Die Bienenflucht ist eine kleine Einwegvorrichtung, die den Bienen aus dem Honigraum den Weg nach unten in den Brutraum freigibt, ihnen aber die Rückkehr nach oben versperrt. Sie wird anstelle des Absperrgitters in einen Zwischenboden eingebaut oder direkt in diesen eingelassen und so zwischen die oberste Brutraumzarge und den zu erntenden Honigraum gesetzt. Für Bien und Imker macht dieses kleine Hilfsmittel die Honigernte deutlich ruhiger, weil beim Abräumen der Honigwaben kaum noch Bienen im Weg sind.

Üblicherweise wird die Bienenflucht am Tag vor der geplanten Wabenentnahme eingesetzt, also etwa 24 Stunden vorher. In dieser Zeit verlassen die meisten Bienen den Honigraum in Richtung Brutnest und Königin, sodass er am nächsten Tag fast bienenfrei ist. Der Imker muss dann beim Abnehmen der Waben nur noch wenige verbliebene Bienen abfegen oder abstoßen, statt den vollbesetzten Honigraum Wabe für Wabe von Hand freizuräumen.

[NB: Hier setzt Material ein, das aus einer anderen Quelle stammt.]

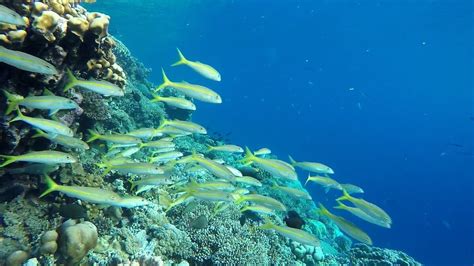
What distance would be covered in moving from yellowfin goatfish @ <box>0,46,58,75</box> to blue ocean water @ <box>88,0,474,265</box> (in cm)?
2557

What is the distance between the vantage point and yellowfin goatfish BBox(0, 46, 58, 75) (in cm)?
420

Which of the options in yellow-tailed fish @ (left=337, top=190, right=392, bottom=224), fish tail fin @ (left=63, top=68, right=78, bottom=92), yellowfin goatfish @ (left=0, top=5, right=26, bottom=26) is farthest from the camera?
yellow-tailed fish @ (left=337, top=190, right=392, bottom=224)

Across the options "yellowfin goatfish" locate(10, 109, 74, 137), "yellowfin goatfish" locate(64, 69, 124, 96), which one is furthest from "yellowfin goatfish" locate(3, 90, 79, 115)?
"yellowfin goatfish" locate(64, 69, 124, 96)

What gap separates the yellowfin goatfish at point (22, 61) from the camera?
13.8ft

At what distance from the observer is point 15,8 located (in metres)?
5.16

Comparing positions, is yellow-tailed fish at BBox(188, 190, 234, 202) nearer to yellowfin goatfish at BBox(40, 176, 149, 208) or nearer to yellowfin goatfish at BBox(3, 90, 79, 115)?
yellowfin goatfish at BBox(40, 176, 149, 208)

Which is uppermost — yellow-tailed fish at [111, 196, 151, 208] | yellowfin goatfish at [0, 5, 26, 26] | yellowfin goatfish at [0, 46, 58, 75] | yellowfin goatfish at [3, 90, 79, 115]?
yellowfin goatfish at [0, 5, 26, 26]

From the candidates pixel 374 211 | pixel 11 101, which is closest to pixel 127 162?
pixel 11 101

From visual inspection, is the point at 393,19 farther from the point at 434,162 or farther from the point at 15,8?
the point at 434,162

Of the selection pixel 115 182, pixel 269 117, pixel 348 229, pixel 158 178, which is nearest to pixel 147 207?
pixel 115 182

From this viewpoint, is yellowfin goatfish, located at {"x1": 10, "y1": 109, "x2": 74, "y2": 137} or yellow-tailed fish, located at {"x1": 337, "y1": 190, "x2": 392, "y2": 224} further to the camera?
yellow-tailed fish, located at {"x1": 337, "y1": 190, "x2": 392, "y2": 224}

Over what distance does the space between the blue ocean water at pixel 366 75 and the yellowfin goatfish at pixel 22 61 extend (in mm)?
25572

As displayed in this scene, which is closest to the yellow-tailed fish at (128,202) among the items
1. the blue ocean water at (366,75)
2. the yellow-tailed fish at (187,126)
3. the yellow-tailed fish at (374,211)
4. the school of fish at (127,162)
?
the school of fish at (127,162)

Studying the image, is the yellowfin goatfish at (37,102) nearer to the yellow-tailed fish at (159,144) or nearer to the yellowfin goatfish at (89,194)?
the yellowfin goatfish at (89,194)
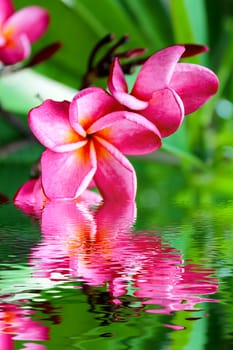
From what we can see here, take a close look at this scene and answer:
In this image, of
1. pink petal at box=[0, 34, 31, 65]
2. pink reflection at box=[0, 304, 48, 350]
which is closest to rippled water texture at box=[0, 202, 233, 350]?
pink reflection at box=[0, 304, 48, 350]

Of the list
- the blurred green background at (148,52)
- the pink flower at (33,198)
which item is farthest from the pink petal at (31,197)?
the blurred green background at (148,52)

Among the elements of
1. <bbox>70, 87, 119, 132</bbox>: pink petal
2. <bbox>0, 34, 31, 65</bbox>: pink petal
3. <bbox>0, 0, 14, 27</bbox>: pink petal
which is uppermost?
<bbox>0, 0, 14, 27</bbox>: pink petal

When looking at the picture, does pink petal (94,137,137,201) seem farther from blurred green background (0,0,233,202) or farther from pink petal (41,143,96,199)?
blurred green background (0,0,233,202)

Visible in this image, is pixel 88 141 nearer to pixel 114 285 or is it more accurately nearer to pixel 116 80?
pixel 116 80

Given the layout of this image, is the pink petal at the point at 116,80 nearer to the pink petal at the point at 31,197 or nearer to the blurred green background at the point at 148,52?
the pink petal at the point at 31,197

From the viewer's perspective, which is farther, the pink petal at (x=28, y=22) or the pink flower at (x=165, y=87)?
the pink petal at (x=28, y=22)

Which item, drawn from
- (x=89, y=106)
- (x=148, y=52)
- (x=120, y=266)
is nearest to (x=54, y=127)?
(x=89, y=106)

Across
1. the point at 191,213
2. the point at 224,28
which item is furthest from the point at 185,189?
the point at 224,28
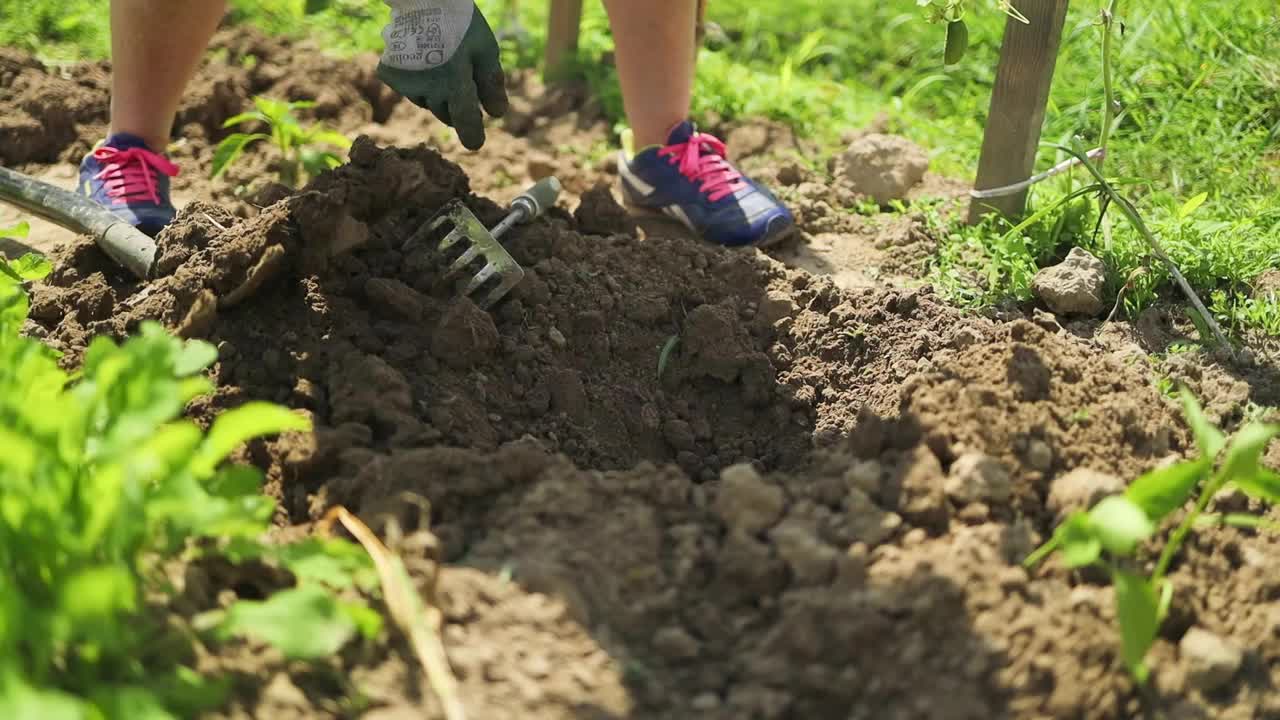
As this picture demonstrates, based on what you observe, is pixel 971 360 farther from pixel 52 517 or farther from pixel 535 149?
pixel 535 149

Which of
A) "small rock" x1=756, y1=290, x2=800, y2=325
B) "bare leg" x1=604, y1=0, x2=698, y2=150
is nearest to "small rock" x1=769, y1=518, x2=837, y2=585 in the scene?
"small rock" x1=756, y1=290, x2=800, y2=325

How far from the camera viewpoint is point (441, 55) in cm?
254

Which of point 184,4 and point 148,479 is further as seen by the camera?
point 184,4

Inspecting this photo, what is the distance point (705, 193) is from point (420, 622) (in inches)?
68.7

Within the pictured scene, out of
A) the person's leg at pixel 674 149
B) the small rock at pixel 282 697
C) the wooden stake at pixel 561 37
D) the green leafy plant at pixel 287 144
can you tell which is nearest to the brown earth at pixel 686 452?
the small rock at pixel 282 697

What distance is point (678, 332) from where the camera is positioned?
2.61 metres

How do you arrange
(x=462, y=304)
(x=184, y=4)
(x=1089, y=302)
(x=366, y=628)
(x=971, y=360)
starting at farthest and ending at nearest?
(x=184, y=4) → (x=1089, y=302) → (x=462, y=304) → (x=971, y=360) → (x=366, y=628)

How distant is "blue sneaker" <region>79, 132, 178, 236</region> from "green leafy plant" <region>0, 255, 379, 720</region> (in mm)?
1286

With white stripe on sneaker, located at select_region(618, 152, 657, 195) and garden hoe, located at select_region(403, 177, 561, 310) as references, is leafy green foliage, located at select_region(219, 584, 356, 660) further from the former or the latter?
white stripe on sneaker, located at select_region(618, 152, 657, 195)

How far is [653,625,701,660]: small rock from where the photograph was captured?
1.67 meters

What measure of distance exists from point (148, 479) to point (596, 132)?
2482mm

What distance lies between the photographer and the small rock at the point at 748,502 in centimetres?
181

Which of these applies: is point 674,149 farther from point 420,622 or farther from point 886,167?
point 420,622

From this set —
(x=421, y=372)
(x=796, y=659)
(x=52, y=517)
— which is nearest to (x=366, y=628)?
(x=52, y=517)
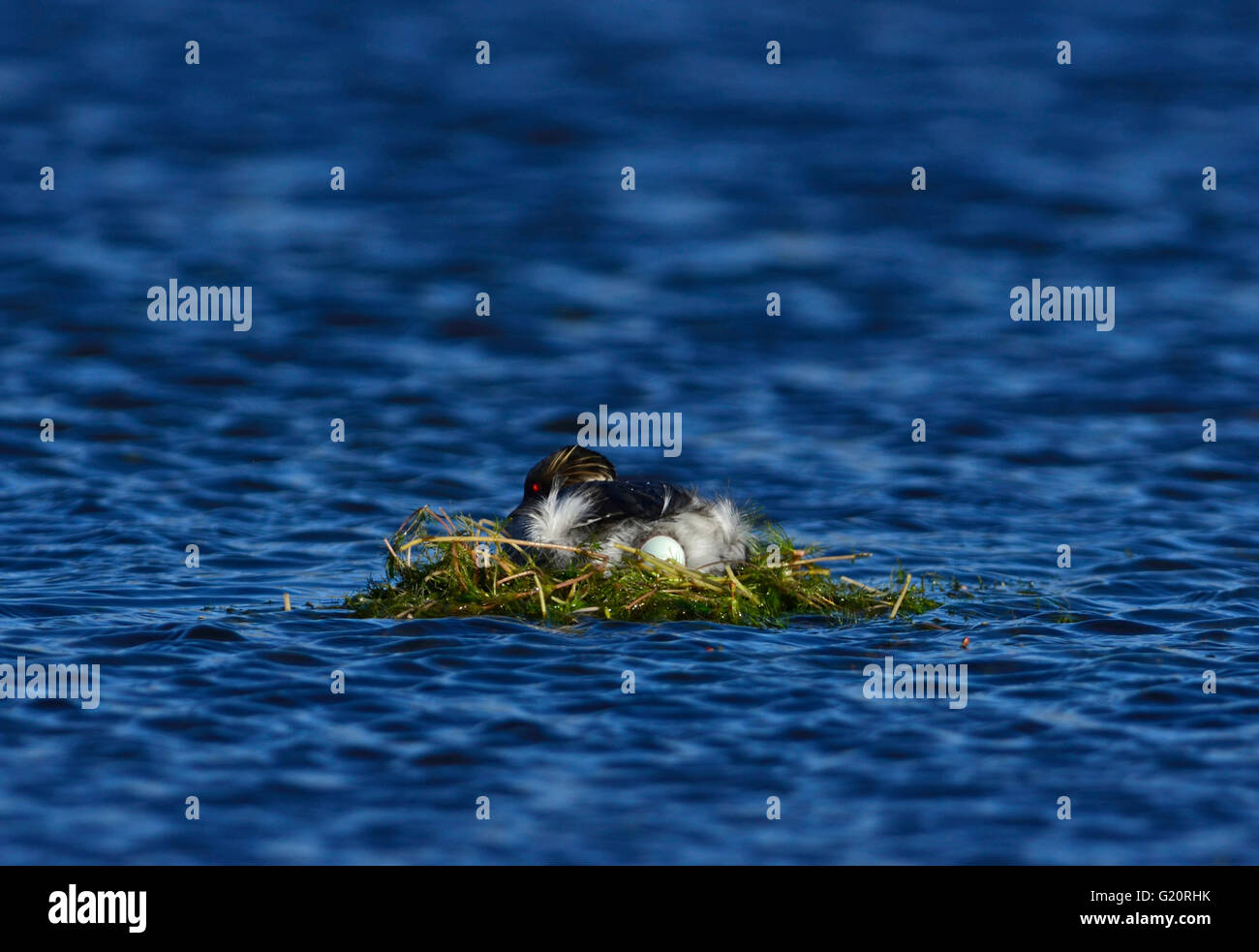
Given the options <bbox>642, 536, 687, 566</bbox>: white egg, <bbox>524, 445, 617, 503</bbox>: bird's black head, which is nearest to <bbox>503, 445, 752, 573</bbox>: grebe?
<bbox>642, 536, 687, 566</bbox>: white egg

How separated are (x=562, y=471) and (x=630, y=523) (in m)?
1.16

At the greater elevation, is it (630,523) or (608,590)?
(630,523)

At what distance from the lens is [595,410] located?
16172 millimetres

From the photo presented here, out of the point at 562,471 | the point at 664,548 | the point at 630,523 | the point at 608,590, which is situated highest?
the point at 562,471

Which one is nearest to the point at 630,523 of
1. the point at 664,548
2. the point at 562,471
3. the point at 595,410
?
the point at 664,548

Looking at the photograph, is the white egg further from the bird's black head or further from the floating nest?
the bird's black head

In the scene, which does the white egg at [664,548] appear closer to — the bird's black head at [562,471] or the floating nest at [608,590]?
the floating nest at [608,590]

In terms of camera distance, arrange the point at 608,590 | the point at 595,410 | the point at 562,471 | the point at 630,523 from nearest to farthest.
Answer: the point at 608,590 < the point at 630,523 < the point at 562,471 < the point at 595,410

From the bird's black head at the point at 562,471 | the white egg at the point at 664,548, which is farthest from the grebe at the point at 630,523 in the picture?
the bird's black head at the point at 562,471

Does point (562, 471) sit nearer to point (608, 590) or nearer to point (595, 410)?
point (608, 590)

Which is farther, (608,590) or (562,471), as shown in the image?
(562,471)

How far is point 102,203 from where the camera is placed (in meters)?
21.7

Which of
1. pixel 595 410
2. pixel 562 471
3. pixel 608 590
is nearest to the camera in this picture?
pixel 608 590
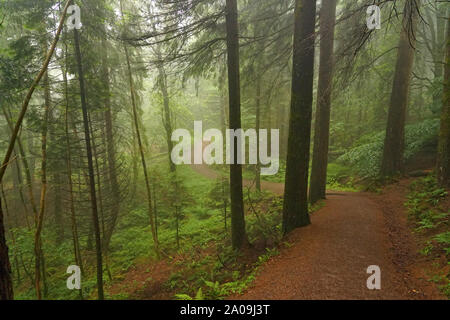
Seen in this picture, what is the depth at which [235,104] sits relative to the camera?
21.4 ft

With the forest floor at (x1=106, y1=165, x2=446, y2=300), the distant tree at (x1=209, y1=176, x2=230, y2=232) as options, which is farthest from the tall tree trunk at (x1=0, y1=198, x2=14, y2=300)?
the distant tree at (x1=209, y1=176, x2=230, y2=232)

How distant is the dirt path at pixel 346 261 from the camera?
3.85 meters

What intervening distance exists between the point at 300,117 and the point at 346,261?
361 centimetres

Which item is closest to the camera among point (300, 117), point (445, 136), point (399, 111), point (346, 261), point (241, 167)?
point (346, 261)

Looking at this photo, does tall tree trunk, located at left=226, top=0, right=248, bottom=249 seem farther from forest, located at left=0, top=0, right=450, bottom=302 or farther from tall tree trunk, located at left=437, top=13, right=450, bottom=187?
tall tree trunk, located at left=437, top=13, right=450, bottom=187

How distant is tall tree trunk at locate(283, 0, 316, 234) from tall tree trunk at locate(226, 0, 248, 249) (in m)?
1.44

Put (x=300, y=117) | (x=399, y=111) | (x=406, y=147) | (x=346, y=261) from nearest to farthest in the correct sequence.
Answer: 1. (x=346, y=261)
2. (x=300, y=117)
3. (x=399, y=111)
4. (x=406, y=147)

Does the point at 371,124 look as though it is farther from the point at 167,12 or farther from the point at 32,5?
the point at 32,5

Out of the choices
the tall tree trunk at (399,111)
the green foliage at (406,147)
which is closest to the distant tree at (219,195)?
the green foliage at (406,147)

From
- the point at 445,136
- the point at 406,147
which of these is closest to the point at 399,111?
the point at 406,147

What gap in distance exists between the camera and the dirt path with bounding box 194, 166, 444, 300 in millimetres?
3854

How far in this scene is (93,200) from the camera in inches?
248

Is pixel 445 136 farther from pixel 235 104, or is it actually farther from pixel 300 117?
pixel 235 104

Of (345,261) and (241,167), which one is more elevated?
(241,167)
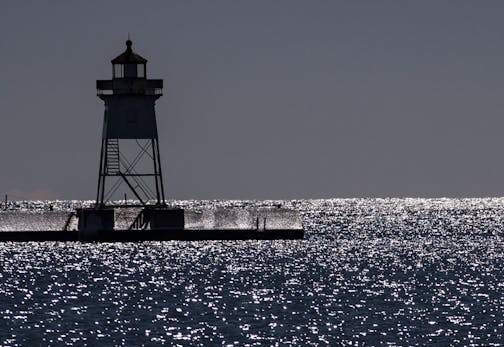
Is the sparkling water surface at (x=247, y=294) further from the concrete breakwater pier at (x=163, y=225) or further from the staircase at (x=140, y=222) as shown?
the staircase at (x=140, y=222)

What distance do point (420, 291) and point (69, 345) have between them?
25405 mm

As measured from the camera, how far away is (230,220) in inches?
4245

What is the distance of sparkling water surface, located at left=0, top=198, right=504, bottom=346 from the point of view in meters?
52.3

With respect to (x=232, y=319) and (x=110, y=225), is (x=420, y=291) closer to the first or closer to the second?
(x=232, y=319)

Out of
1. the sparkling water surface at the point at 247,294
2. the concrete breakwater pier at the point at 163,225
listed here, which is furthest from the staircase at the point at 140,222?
the sparkling water surface at the point at 247,294

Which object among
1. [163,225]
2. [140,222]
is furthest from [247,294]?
[140,222]

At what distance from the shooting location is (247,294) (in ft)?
224

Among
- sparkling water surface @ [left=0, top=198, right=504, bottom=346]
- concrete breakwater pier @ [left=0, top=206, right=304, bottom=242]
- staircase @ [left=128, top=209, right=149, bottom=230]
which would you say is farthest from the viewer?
staircase @ [left=128, top=209, right=149, bottom=230]

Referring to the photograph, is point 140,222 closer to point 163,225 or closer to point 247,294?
point 163,225

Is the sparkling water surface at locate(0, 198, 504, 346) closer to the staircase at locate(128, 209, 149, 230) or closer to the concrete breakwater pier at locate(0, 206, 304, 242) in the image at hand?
the concrete breakwater pier at locate(0, 206, 304, 242)

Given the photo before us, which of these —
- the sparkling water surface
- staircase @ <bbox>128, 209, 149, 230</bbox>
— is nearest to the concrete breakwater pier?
staircase @ <bbox>128, 209, 149, 230</bbox>

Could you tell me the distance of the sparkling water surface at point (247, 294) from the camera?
2061 inches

Es gibt verschiedene Bauformen: verbreitet sind runde Fluchtbleche mit zwei oder acht kleinen Ausgängen, die in einen Zwischenboden eingelassen werden, daneben existieren auch rautenförmige Varianten, die direkt auf die Brutraumwaben gelegt werden und dafür eine Öffnung im Zwischenboden benötigen. Ein häufiger Fehler ist, die Bienenflucht zu lange liegen zu lassen: Verzögert sich die Ernte um mehrere Tage, sollte der Zwischenboden wieder gegen das ursprüngliche Absperrgitter getauscht werden, denn Honig in Waben ohne Bienen kann sonst erneut Wasser aufnehmen und dadurch an Reife und Haltbarkeit verlieren.